VR Cover told UploadVR via email late last night that its long-awaited facial interfaces for the Oculus Rift have officially begun shipping. A spokesperson for the company explained that the accessory is already being sent to backers of the successful Kickstarter campaign that created these items. VR Cover also “hopes to have them available for general release in a few weeks.”
According to the company, these Rift interfaces come in two styles: “A regular version and longer version designed for users with glasses. The set includes a couple of removable foam replacements with a PU leather outer fabric so they’re super easy to clean.” The shipment will also include the standard VR Cover comfort-focused, fabric face padding as well.
On its Kickstarter page, VR Cover said it “reverse-engineered the Oculus Rift’s own facial interface and, after some helpful talks with Oculus, we were able to perfect our design.”
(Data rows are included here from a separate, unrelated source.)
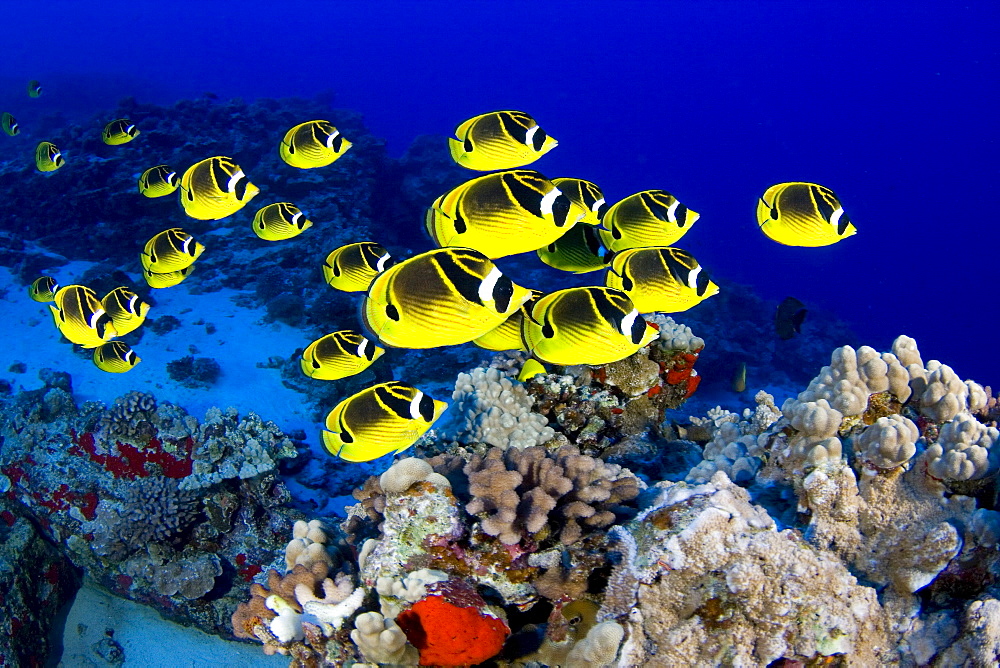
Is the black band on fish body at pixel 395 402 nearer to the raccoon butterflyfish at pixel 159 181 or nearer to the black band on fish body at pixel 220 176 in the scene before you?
the black band on fish body at pixel 220 176

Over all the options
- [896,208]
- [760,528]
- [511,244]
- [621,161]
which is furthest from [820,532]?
[896,208]

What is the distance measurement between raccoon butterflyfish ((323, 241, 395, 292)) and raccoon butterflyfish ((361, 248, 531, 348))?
2.60m

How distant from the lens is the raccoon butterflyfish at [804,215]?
3.30 meters

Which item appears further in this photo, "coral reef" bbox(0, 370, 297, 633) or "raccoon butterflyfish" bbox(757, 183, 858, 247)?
"coral reef" bbox(0, 370, 297, 633)

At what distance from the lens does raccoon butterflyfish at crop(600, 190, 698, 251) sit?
3.40 m

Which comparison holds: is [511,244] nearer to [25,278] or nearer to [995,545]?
[995,545]

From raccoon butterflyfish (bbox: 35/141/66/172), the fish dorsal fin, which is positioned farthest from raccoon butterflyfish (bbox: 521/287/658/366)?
raccoon butterflyfish (bbox: 35/141/66/172)

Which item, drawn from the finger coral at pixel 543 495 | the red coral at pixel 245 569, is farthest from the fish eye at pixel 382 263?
the red coral at pixel 245 569

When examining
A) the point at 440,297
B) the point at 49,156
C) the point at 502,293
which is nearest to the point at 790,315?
the point at 502,293

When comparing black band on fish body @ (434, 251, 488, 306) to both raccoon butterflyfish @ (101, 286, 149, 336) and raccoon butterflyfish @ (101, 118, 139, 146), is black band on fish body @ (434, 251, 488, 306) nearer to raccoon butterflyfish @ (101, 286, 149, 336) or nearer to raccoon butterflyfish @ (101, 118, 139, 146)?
raccoon butterflyfish @ (101, 286, 149, 336)

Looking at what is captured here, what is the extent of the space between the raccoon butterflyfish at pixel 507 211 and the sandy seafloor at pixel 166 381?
614 centimetres

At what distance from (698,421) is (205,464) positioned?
5.91 meters

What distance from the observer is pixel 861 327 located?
40.1 m

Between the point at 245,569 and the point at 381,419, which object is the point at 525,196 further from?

There are multiple options available for the interfaces themselves as well:
“One currently available option is a thinner foam replacement that positions your eyes closer to the headset lenses to increase your field of vision. The second option is similarly shaped to the stock foam that comes with the Oculus Rift, but is extremely comfortable as it’s constructed from memory foam.”
Having a variety of faceplate options is something that Rift users have been desiring for quite some time. Oculus itself originally promised to provide different types of interfaces with every Oculus Rift but that promise has so far went unfulfilled. Since then, users with glasses, or those requiring a slightly augmented fit for their headset in one form or another, have had to wait on third party producers like VR Cover to provide a fix.
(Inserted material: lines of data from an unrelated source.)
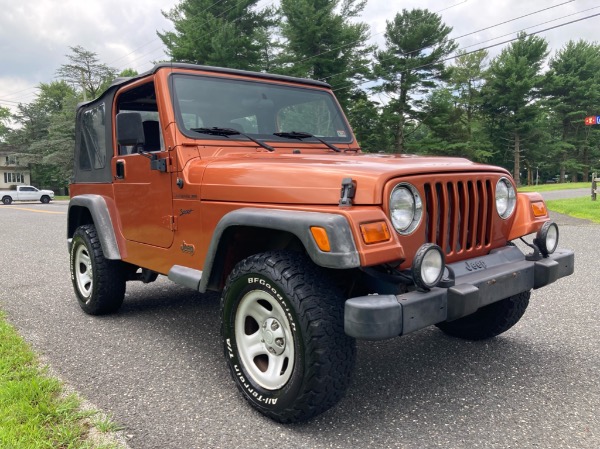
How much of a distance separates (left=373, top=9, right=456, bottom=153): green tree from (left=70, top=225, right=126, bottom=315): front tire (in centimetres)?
2643

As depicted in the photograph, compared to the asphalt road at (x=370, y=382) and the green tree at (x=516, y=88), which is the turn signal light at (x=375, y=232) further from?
the green tree at (x=516, y=88)

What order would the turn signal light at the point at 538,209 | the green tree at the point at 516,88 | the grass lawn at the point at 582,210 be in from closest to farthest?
the turn signal light at the point at 538,209 < the grass lawn at the point at 582,210 < the green tree at the point at 516,88

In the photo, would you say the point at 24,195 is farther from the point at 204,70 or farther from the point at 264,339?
the point at 264,339

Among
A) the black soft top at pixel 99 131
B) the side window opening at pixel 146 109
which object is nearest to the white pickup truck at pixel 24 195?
the black soft top at pixel 99 131

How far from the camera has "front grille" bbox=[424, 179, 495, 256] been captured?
249cm

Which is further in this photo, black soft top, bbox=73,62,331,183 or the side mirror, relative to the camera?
black soft top, bbox=73,62,331,183

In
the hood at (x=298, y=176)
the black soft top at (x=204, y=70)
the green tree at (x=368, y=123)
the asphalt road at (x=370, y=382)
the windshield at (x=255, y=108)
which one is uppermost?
the green tree at (x=368, y=123)

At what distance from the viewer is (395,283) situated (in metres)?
2.37

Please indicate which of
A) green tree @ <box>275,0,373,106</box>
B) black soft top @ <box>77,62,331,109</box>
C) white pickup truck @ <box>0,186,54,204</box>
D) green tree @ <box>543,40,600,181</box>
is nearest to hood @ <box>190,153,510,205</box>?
black soft top @ <box>77,62,331,109</box>

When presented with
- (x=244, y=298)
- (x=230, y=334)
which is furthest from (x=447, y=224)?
(x=230, y=334)

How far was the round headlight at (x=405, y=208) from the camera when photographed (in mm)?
2344

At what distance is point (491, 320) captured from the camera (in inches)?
138

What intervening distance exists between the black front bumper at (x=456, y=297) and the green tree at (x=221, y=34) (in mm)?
25589

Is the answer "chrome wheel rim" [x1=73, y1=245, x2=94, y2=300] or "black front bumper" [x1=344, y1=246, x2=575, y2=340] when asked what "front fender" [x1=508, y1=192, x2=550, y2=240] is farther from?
"chrome wheel rim" [x1=73, y1=245, x2=94, y2=300]
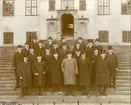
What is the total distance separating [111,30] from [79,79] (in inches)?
559

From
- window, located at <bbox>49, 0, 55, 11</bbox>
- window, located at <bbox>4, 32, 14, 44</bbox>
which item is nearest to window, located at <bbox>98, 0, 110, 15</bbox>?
window, located at <bbox>49, 0, 55, 11</bbox>

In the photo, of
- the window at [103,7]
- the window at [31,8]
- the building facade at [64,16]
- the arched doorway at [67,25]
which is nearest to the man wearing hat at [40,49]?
the building facade at [64,16]

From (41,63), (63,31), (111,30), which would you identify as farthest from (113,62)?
(63,31)

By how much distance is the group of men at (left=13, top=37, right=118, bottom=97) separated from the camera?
2139cm

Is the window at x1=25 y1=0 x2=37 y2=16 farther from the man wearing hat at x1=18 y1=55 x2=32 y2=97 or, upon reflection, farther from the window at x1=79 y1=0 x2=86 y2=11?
the man wearing hat at x1=18 y1=55 x2=32 y2=97

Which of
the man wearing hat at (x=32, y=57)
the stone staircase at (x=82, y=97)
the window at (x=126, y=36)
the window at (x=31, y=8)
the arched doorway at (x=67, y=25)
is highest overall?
the window at (x=31, y=8)

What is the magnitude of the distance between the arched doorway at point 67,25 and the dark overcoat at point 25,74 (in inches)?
591

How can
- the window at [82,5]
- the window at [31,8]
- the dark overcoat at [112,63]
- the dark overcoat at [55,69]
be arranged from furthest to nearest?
1. the window at [31,8]
2. the window at [82,5]
3. the dark overcoat at [112,63]
4. the dark overcoat at [55,69]

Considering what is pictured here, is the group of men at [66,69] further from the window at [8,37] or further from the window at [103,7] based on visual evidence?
the window at [8,37]

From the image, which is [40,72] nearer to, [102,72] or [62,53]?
[62,53]

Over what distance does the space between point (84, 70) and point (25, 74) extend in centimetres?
258

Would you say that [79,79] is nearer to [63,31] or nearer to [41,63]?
[41,63]

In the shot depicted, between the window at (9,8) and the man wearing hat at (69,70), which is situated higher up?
the window at (9,8)

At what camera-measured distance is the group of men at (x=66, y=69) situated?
21391 millimetres
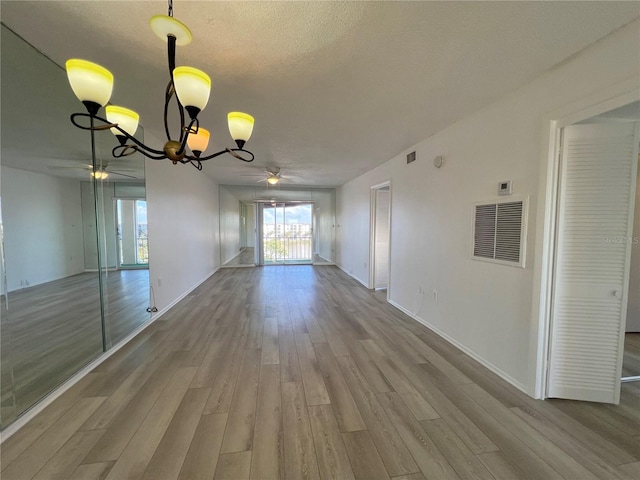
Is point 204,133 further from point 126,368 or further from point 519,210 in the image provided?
point 519,210

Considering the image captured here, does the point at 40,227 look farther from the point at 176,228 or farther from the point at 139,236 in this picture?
the point at 176,228

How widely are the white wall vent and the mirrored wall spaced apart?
378 cm

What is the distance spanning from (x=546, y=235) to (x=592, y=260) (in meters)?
0.36

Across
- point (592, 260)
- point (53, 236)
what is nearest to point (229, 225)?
point (53, 236)

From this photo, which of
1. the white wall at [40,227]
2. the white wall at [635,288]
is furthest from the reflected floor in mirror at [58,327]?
the white wall at [635,288]

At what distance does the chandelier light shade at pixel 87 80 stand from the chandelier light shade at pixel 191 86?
0.32m

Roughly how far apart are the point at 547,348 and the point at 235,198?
8.20 meters

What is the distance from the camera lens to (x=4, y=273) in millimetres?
1693

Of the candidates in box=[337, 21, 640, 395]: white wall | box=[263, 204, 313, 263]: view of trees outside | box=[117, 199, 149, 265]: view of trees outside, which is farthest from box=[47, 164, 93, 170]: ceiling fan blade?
box=[263, 204, 313, 263]: view of trees outside

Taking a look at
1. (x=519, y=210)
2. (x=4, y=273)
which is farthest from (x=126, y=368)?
(x=519, y=210)

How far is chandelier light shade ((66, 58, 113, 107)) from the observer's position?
117 cm

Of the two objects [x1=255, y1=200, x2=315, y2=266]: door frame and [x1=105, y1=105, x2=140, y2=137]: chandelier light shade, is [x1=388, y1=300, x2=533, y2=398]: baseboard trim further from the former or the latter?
[x1=255, y1=200, x2=315, y2=266]: door frame

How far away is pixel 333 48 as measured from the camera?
5.40 ft

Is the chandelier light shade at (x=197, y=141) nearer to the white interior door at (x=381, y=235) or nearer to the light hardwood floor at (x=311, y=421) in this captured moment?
the light hardwood floor at (x=311, y=421)
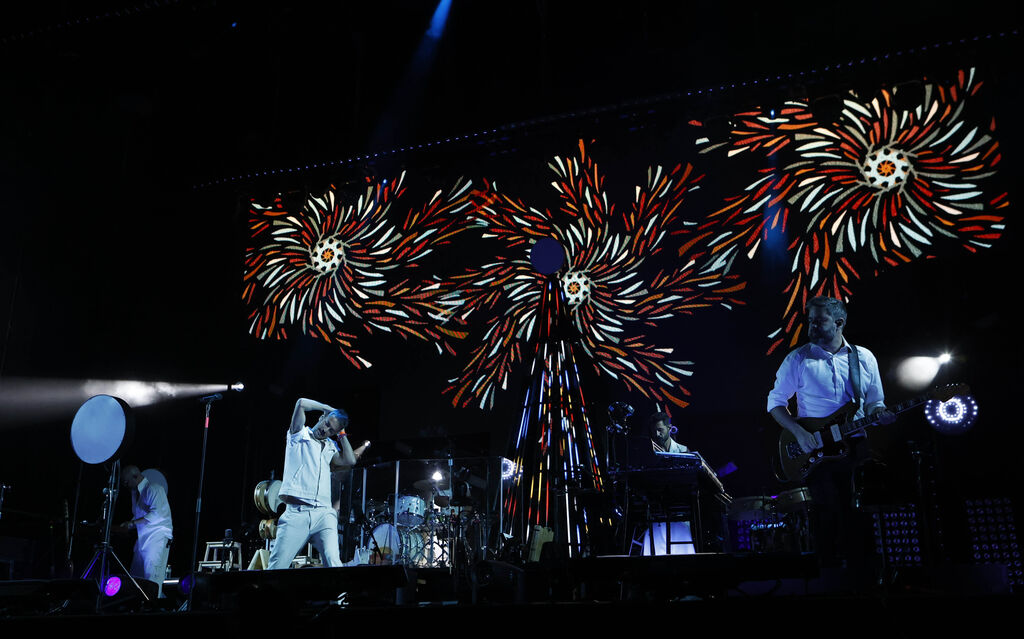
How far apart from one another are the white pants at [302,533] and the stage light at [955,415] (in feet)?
18.0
The absence of official Oculus interfaces led to a minor backlash among users, especially those that were depending on a more customizable fit to accommodate their glasses, face shape, etc. A Reddit thread from eight months ago highlights the community outrage and also features VR Cover themselves in the comments promising to provide a solution themselves.
VR Cover originally set out to raise €12,000 from its Kickstarter but ended up pulling in €31,838 between July 6 and August 5 this year.